## TEXTE CITÉ
Nous repartons
le 22 juillet vers notre principal objectif, la fameuse montagne qui
fait de nos rêves les plus beaux que nous n'ayons jamais eus : l'Alpamayo.
Pour s'en approcher, il faut commencer par refaire une partie du trek.
Nous sommes beaucoup plus chargés que la dernière fois car nous avons
tout le matériel technique de montagne : deux piolets chacun, cordes
en plus grand nombre, broches à glace, pieux à neige et dégaines.
Les porteurs du Chopicalqui sont revenus nous voir : nous ne devons
pas être de si mauvais clients que ça. Nous engageons donc deux porteurs
et un muletier avec deux mules. Les porteurs ne porteront nos affaires
qu'au-dessus du camp de base, là où les mules font demi-tour pour
redescendre. Le premier jour nous reprenons un collectivo jusqu'à
Cashapampa, puis nous remontons la même vallée encaissée que deux
semaines auparavant. Nous dormons un peu plus loin que Llamacoral
pour éviter de se retrouver avec 50 autres touristes. La tentative
de pâtes au dîner est toujours aussi lamentable du point de vue culinaire.
Le
lendemain, après deux heures de marche, nous quittons la route de
notre trek pour prendre la vallée qui monte vers le camp de base de
l'Alpamayo. Nous l'atteignons en une heure et nous nous abritons quelques
instants dans une cabane de muletier, il pleut. Le coin est superbe,
surtout grâce à la présence de très beaux arbres à l'écorce rouge
et de la belle pyramide élancée posée en face de nous qu'est l'Artesonjaru.

## CONSIGNES
1. Recopiez tout le passage du récit sur l'Alpamayo allant de « Les porteurs du » jusqu'à « de vue culinaire. ».
2. Dans le récit sur l'Alpamayo, qui les voyageurs engagent-ils pour porter leurs affaires ?

Enregistrements stockés

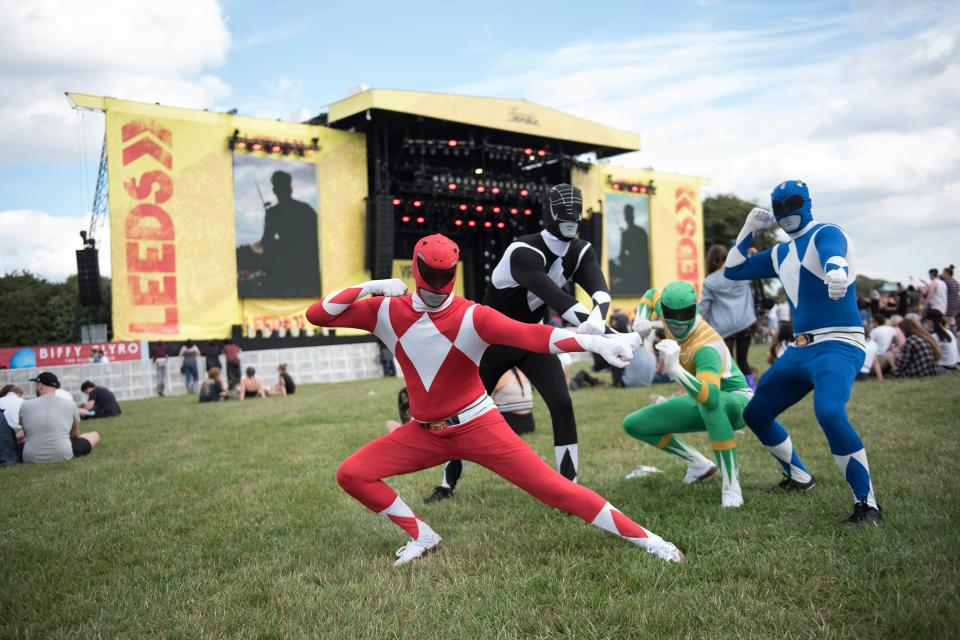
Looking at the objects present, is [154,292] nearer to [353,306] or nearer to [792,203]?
[353,306]

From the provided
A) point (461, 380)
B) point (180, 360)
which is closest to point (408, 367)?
point (461, 380)

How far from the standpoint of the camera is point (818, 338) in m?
4.52

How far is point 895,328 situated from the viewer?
13.0 m

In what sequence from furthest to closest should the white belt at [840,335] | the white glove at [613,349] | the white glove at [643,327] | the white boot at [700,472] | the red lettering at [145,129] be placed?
the red lettering at [145,129]
the white boot at [700,472]
the white glove at [643,327]
the white belt at [840,335]
the white glove at [613,349]

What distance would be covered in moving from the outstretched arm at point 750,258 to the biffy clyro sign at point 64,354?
17294 millimetres

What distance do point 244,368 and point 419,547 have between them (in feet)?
53.9

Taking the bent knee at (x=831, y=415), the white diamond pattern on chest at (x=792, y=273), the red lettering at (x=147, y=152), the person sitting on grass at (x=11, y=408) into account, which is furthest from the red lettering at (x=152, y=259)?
the bent knee at (x=831, y=415)

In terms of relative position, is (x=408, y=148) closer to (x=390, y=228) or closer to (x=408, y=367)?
(x=390, y=228)

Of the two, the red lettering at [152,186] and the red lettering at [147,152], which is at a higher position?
the red lettering at [147,152]

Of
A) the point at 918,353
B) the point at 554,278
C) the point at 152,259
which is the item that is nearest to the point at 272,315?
the point at 152,259

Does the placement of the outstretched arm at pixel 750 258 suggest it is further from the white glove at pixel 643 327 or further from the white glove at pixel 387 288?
the white glove at pixel 387 288

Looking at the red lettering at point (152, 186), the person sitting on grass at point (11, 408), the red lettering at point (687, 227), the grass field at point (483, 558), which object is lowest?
the grass field at point (483, 558)

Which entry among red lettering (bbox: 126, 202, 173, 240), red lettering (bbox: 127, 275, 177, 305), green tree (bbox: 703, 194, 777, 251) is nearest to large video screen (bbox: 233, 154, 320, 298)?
red lettering (bbox: 127, 275, 177, 305)

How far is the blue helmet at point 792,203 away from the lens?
459 cm
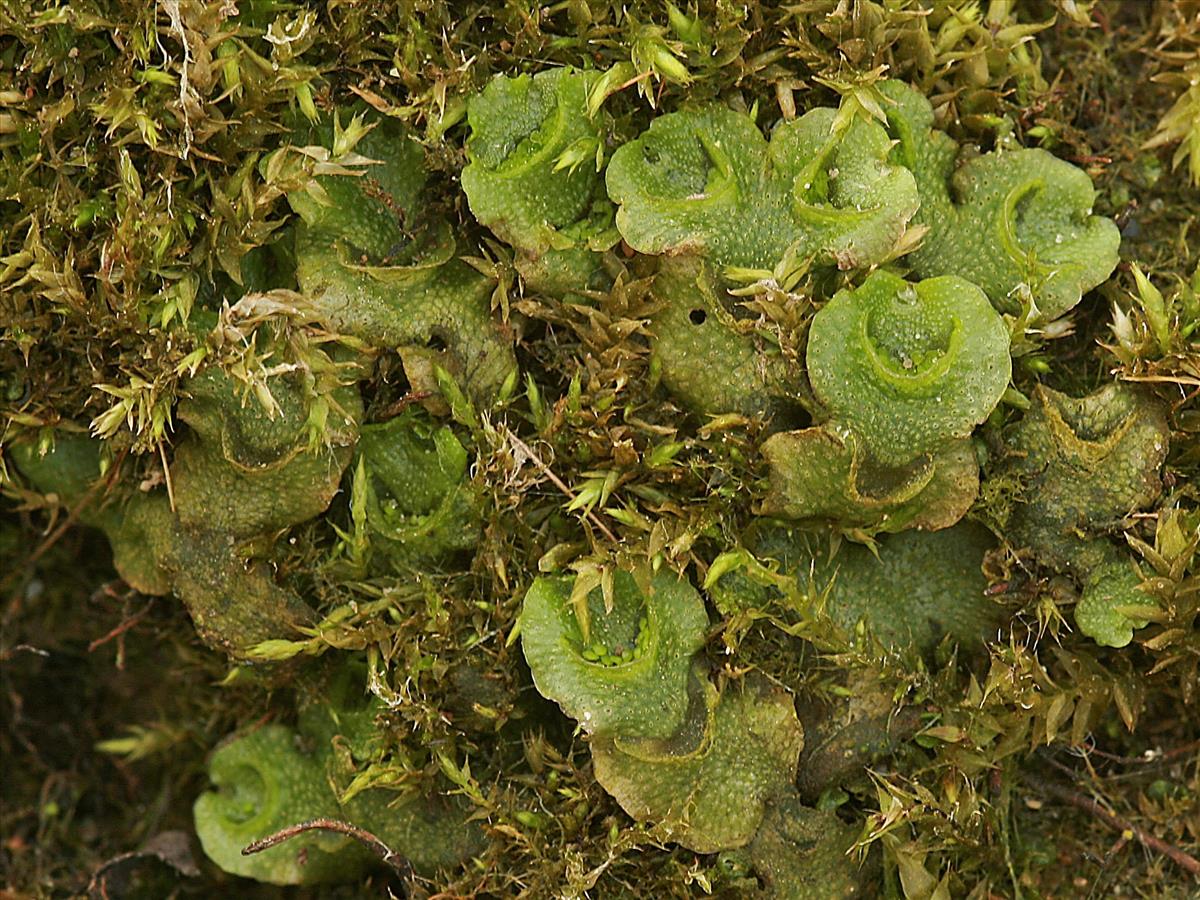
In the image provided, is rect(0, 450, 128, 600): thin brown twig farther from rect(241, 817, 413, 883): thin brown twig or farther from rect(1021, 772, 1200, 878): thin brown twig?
rect(1021, 772, 1200, 878): thin brown twig

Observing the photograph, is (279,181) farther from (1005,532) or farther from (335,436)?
(1005,532)

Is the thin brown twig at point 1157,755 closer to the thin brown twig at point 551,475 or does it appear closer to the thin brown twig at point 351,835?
the thin brown twig at point 551,475

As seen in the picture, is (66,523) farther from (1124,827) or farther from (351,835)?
(1124,827)

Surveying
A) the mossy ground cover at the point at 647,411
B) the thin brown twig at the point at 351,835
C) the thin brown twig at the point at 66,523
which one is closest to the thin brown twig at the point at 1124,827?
the mossy ground cover at the point at 647,411

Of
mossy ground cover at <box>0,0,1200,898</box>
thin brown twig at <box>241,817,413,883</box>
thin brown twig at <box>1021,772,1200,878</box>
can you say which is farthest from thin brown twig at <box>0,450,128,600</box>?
thin brown twig at <box>1021,772,1200,878</box>

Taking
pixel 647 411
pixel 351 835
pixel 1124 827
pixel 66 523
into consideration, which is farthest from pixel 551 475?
pixel 1124 827

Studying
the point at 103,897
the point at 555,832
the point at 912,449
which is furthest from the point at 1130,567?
the point at 103,897
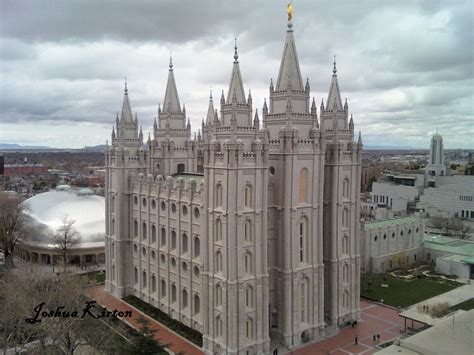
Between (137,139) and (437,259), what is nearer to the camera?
(137,139)

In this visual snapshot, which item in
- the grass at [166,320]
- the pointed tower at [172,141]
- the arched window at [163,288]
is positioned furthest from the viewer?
the pointed tower at [172,141]

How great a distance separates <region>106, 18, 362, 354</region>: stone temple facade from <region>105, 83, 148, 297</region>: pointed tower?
272 mm

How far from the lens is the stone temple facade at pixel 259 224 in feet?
127

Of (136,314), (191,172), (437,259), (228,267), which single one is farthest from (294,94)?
(437,259)

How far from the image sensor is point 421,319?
4322 cm

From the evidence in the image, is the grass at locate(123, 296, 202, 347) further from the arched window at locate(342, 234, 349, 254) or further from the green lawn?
the green lawn

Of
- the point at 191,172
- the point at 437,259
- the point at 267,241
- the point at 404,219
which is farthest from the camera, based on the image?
the point at 404,219

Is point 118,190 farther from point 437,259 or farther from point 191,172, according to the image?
point 437,259

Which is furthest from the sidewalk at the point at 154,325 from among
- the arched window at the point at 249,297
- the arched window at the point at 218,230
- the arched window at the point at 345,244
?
the arched window at the point at 345,244

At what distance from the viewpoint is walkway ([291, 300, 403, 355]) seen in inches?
1635

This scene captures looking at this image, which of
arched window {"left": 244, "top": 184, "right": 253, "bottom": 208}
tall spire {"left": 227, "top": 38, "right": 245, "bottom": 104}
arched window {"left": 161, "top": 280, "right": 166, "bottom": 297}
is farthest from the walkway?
tall spire {"left": 227, "top": 38, "right": 245, "bottom": 104}

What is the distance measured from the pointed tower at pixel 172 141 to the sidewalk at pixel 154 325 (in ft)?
55.4

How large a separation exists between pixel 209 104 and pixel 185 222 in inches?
1128

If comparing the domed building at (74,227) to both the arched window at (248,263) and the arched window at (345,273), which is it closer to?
the arched window at (248,263)
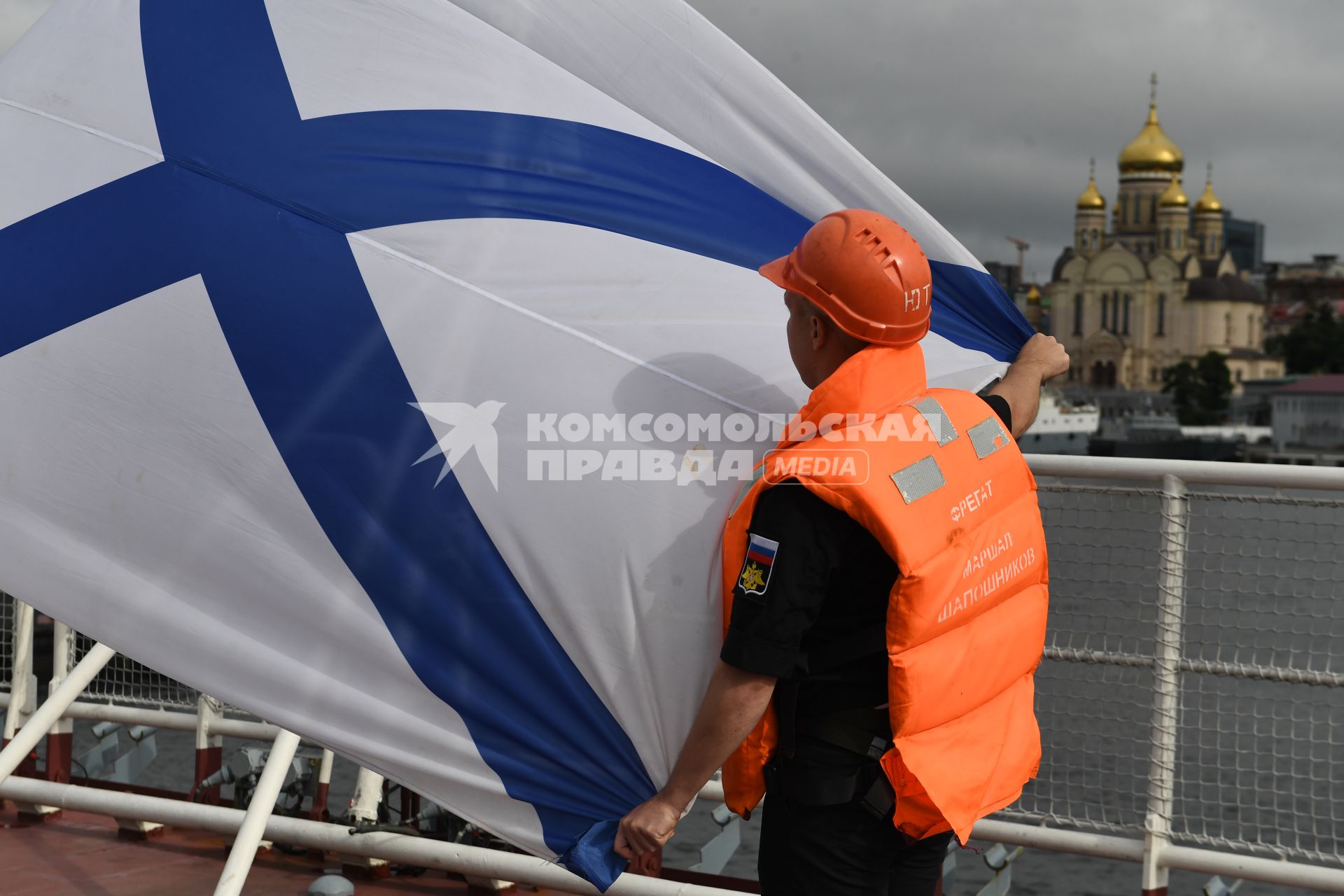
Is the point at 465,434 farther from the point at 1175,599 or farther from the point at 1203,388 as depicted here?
the point at 1203,388

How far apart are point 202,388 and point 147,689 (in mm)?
2538

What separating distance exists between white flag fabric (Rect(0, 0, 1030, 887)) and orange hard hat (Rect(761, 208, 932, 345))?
365 millimetres

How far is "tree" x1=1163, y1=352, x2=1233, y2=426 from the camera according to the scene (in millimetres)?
90812

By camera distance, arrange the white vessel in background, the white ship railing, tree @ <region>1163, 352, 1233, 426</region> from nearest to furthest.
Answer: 1. the white ship railing
2. the white vessel in background
3. tree @ <region>1163, 352, 1233, 426</region>

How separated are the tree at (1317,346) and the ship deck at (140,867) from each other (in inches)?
4207

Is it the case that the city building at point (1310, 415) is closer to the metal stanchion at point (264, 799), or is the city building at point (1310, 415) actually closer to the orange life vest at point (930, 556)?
the metal stanchion at point (264, 799)

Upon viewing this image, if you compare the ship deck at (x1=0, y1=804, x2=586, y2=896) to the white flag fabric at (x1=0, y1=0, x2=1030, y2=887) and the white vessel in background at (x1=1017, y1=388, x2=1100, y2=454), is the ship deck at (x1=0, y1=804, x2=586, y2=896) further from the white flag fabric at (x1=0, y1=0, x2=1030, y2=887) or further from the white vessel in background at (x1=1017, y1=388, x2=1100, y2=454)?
the white vessel in background at (x1=1017, y1=388, x2=1100, y2=454)

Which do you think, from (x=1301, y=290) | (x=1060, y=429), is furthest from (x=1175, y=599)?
(x=1301, y=290)

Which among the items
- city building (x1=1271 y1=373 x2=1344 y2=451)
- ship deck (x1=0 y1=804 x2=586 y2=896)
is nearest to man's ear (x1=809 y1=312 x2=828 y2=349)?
ship deck (x1=0 y1=804 x2=586 y2=896)

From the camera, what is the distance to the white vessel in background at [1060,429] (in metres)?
64.6

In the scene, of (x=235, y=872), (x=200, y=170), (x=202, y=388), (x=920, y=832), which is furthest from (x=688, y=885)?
(x=200, y=170)

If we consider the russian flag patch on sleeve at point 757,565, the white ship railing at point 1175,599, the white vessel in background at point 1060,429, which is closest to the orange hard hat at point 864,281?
the russian flag patch on sleeve at point 757,565

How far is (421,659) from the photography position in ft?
7.73

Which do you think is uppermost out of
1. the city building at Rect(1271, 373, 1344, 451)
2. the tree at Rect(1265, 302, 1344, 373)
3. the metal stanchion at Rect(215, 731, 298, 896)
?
the tree at Rect(1265, 302, 1344, 373)
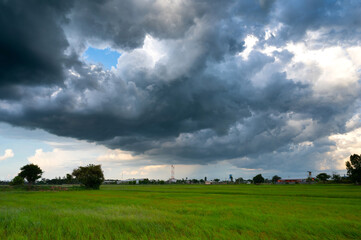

## RÉPONSES COMPLÈTES
1.
Les porteurs du Chopicalqui sont revenus nous voir : nous ne devons
pas être de si mauvais clients que ça. Nous engageons donc deux porteurs
et un muletier avec deux mules. Les porteurs ne porteront nos affaires
qu'au-dessus du camp de base, là où les mules font demi-tour pour
redescendre. Le premier jour nous reprenons un collectivo jusqu'à
Cashapampa, puis nous remontons la même vallée encaissée que deux
semaines auparavant. Nous dormons un peu plus loin que Llamacoral
pour éviter de se retrouver avec 50 autres touristes. La tentative
de pâtes au dîner est toujours aussi lamentable du point de vue culinaire.

2. Ils engagent deux porteurs et un muletier avec deux mules.